Leben und Lieben
Hannah Höch wird am 1. November 1889 in Gotha geboren und wächst in einer gut situierten, bürgerlichen Familie auf. Eine Karriere als Künstlerin ist für sie nicht vorgesehen. Erst mit 22 Jahren zieht sie nach Berlin um an der Kunstgewerbeschule Charlottenburg zu studieren: „Die Akademie, die das Ziel meiner Träume gewesen war, wagte ich gar nicht erst zu fordern. Denn – Kunstgewerblerin war immerhin nicht Künstlerin“, schreibt Höch in ihren Lebenserinnerungen.
„Die Akademie, die das Ziel meiner Träume gewesen war, wagte ich gar nicht erst zu fordern. Denn – Kunstgewerblerin war immerhin nicht Künstlerin.“
Hannah Höch
In Berlin lernt Höch 1915 den Künstler Raoul Hausmann kennen. Zwischen den beiden entwickelt sich eine dramatische Liebesbeziehung. Gemeinsam sind sie ab 1917 im Berliner Dada-Kreis aktiv und rütteln mit ihrer radikalen „Anti-Kunst“ kräftig an bürgerlichen und künstlerischen Konventionen. Ehefrau und Tochter will Hausmann allerdings nicht verlassen. Zweimal lässt Höch eine Abtreibung vornehmen. 1922 trennt sich das Paar.
Ab 1926 lebt Höch mit der niederländischen Schriftstellerin Til Brugmann zusammen, zuerst in Den Haag, dann in Berlin. 1935 gehen die beiden Frauen jedoch getrennte Wege, und das vermutlich nicht nur aus persönlichen Gründen. Nach der Machtübernahme der Nationalsozialist*innen ist eine offen homosexuelle Partnerschaft gefährlich.
Isolation und Einsamkeit
Aus dem gleichgeschalteten Kunstbetrieb im Nationalsozialismus zieht sich Höch zurück. 1938 bis 1944 ist sie mit dem 21 Jahre jüngeren Kurt Heinz Matthies verheiratet.
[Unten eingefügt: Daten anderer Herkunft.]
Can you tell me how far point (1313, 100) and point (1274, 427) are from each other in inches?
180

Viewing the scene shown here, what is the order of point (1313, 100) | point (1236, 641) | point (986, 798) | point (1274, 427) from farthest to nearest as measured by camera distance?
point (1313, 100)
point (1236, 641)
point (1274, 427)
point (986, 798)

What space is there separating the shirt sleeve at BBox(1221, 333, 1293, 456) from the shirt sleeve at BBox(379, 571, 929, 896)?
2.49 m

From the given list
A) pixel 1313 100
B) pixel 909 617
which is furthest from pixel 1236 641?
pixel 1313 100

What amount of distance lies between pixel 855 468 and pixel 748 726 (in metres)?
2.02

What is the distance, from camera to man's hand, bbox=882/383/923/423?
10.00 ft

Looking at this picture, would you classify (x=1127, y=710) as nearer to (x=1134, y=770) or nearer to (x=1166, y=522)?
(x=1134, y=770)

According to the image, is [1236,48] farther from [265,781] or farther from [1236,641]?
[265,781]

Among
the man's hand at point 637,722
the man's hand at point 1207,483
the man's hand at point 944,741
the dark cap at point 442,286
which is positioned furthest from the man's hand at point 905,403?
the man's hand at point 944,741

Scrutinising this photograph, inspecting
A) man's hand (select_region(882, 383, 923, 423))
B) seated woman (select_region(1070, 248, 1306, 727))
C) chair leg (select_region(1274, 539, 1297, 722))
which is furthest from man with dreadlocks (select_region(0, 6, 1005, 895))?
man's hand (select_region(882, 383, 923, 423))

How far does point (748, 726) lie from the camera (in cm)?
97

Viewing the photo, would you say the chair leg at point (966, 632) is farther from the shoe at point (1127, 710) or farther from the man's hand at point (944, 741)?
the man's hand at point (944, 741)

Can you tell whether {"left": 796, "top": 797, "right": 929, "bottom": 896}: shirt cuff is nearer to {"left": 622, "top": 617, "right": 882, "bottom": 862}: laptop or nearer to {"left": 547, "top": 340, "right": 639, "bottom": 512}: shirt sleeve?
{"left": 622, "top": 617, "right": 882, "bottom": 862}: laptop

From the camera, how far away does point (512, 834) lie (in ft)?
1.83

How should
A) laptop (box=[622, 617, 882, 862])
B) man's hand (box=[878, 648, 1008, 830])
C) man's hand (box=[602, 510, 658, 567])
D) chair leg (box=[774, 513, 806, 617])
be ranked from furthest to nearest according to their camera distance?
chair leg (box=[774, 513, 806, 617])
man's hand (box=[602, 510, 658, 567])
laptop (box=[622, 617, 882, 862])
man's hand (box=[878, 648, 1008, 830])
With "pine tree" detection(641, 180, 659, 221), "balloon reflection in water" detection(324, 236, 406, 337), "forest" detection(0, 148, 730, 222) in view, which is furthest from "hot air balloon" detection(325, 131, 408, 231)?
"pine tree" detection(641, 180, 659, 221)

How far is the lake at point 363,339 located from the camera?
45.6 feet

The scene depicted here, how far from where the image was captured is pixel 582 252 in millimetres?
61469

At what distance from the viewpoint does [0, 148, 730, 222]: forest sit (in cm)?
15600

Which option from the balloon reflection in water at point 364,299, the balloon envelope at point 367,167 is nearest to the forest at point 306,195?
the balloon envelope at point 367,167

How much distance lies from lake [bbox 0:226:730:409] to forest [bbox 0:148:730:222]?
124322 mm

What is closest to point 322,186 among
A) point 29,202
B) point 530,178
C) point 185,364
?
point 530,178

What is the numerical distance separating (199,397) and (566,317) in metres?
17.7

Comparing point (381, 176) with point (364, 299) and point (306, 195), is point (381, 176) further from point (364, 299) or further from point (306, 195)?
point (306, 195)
Dennoch fühlt sie sich zunehmend isoliert: „Gegen 1937 hatte die radikale Vereinsamung für mich eingesetzt. Auch die allerletzten Freunde gingen nun noch weg und waren auch brieflich nicht mehr zu erreichen. [...] Jeder misstraute jedem. Man sprach also mit niemandem mehr. Man verlernte die Sprache.“
„Gegen 1937 hatte die radikale Vereinsamung für mich eingesetzt. [...] Jeder misstraute jedem. Man sprach also mit niemandem mehr. Man verlernte die Sprache.“
Hannah Höch
Später Ruhm
Das Ende des Zweiten Weltkriegs bedeutet für Höch auch als Künstlerin die lang ersehnte Befreiung. Ab 1945 wird ihr Werk häufig ausgestellt und sie erhält zahlreiche Preise und Ehrungen. Forscher*innen aus aller Welt werden auf ihre umfangreiche Sammlung an Dada-Materialien aufmerksam, die Höch in ihrem kleinen Haus in Berlin-Heiligensee über die nationalsozialistische Diktatur hinweg gerettet hat. 1978 stirbt Höch im Alter von 88 Jahren. Eberhard Roters, der Gründungsdirektor der Berlinischen Galerie, kann den schriftlichen Nachlass der Ausnahmekünstlerin für die Sammlung sichern – ein einzigartiger Fundus zur Geschichte des Dadaismus und der Avantgarde des 20. Jahrhunderts.